_TEXTE:_
Karine, 46 ans, à Genève : «Je me suis libérée d’une couche»
«J’ai travaillé pendant des années dans la finance. A l’âge de 40 ans, je me suis interrogée sur mon avenir. Le métier ne me correspondait plus, niveau dégueulasserie on fait difficilement pire que ce monde-là. Et sur le long terme, cela a entraîné un problème d’ordre moral. Je ressentais ce besoin de donner du sens à ma vie… J’ai toujours été une grande fan de séries policières. Petite, je lisais le Club des Cinq, Fantômette, etc. et j’ai toujours été passionnée par les histoires de famille. Je suis arrivée par hasard à la psychogénéalogie, en surfant sur Internet. Le concept m’a intéressée et pendant deux ans je me suis formée pour en faire mon métier. C’est dans le cadre de cette formation que j’ai fait un parcours thérapeutique sur ma propre histoire, notamment ma relation avec ma mère, mes origines arméniennes ou mes peurs.

_CONSIGNE:_
Recopiez fidèlement le passage du texte qui commence par « Karine, 46 ans, à » et se termine par « ou mes peurs. ».

Enregistrements tirés d'une collection
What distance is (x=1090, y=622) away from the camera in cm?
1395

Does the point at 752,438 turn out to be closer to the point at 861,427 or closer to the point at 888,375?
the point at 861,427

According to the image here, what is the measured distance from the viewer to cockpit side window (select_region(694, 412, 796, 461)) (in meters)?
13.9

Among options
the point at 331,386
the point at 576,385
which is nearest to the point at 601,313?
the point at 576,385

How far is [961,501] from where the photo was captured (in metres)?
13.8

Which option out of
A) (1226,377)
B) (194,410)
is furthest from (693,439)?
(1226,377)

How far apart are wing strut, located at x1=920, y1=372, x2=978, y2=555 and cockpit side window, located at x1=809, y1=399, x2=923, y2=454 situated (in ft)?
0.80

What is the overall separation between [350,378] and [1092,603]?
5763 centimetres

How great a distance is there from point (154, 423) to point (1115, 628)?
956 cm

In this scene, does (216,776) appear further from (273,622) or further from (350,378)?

_EXERCICE CORRIGÉ:_
Karine, 46 ans, à Genève : «Je me suis libérée d’une couche»
«J’ai travaillé pendant des années dans la finance. A l’âge de 40 ans, je me suis interrogée sur mon avenir. Le métier ne me correspondait plus, niveau dégueulasserie on fait difficilement pire que ce monde-là. Et sur le long terme, cela a entraîné un problème d’ordre moral. Je ressentais ce besoin de donner du sens à ma vie… J’ai toujours été une grande fan de séries policières. Petite, je lisais le Club des Cinq, Fantômette, etc. et j’ai toujours été passionnée par les histoires de famille. Je suis arrivée par hasard à la psychogénéalogie, en surfant sur Internet. Le concept m’a intéressée et pendant deux ans je me suis formée pour en faire mon métier. C’est dans le cadre de cette formation que j’ai fait un parcours thérapeutique sur ma propre histoire, notamment ma relation avec ma mère, mes origines arméniennes ou mes peurs.